• [Excerpted passage]
◆ ◆ ◆

The zinc cycle is a biogeochemical cycle that transports zinc through the lithosphere, hydrosphere, and biosphere.

== Natural Cycle ==

=== Lithosphere ===
Zinc-containing minerals in the Earth's crust exist primarily as sulfides, such as sphalerite and wurtzite, and carbonates such as smithsonite. Zinc minerals enter the terrestrial environment through weathering and human activities. Zinc is used by plants and other organisms, and then enters aquatic systems where it either settles into sediments or eventually enter the oceans.

=== Oceans ===
Zinc is a marine micronutrient that tends to be in higher concentration in the deep ocean and is transformed into organic zinc which enters the food chain by diatom blooms during upwelling events in the Southern Ocean. Zinc settles to the ocean floor and is returned to the mantle from the subduction of marine sediments.

The zinc cycle has historically been characterized by episodic changes in zinc deposits. Major global events such as the formation or breakup of supercontinents and periods of significant volcanic activity tend to create new deposits of zinc in the lithosphere. In between these events, zinc tends to cycle through the biosphere at a lower rate of change.

◆ ◆ ◆

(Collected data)

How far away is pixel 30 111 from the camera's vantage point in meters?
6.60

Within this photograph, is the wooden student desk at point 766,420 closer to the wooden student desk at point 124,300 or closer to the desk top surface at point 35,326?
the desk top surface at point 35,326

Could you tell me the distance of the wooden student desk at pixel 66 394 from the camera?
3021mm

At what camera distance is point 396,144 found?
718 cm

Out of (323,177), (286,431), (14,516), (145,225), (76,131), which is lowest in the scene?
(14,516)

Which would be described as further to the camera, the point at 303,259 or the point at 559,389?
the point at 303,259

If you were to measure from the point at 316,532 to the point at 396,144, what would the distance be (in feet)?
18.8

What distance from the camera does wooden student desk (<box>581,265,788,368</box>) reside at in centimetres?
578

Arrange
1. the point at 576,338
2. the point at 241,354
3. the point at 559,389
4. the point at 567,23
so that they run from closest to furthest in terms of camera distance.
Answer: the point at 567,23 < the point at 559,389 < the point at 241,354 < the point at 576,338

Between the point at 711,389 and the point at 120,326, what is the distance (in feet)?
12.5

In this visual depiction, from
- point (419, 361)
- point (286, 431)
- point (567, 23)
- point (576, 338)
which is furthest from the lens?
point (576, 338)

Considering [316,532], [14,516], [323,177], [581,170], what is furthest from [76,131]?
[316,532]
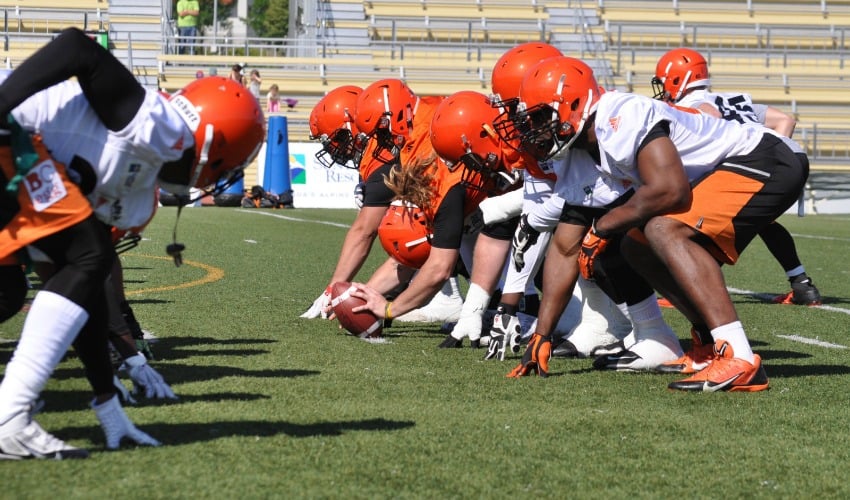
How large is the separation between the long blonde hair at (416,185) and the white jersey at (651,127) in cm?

◆ ◆ ◆

• [Things to do]
1: Decide whether each statement below agrees with the passage on the zinc cycle, answering yes or no and quoting the words of the passage that settle it. (a) Sphalerite is a carbonate mineral of zinc. (b) Zinc tends to be more concentrated in the deep ocean. (c) The formation or breakup of supercontinents tends to remove zinc deposits from the lithosphere.
2: Carry on the passage on the zinc cycle, starting after its last sentence.

• [Answers for each item]
1:
(a) No: "sulfides, such as sphalerite and wurtzite"
(b) Yes: "tends to be in higher concentration in the deep ocean"
(c) No: "tend to create new deposits of zinc in the lithosphere"

2:
== Anthropogenic influences ==
The anthropogenic effect on the zinc cycle has been significant. Zinc is mined as a mineral resource used by humans at a rate of 9800 Gg/yr for use in metal alloys including brass and nickel silver, for galvanizing steel, and in zinc compounds such as zinc oxide. Half of zinc waste from industrial use is from tailings and slag; the rest comes from the oxidation of zinc metals and landfill waste. Scientists estimate that 85% of all zinc that has been mined for human use is still in use; therefore, the amount of zinc waste going into landfills is expected to increase.

Zinc is a trace nutrient present in fertilizers, which contribute to 21 Gg/yr in agricultural cycling. Commercial fertilizers contain as much as 36% zinc. Only a small portion of the zinc that enters the agricultural system is removed in crops that are consumed by humans; a significant portion is recycled in manure and compost, and accumulates in the soil.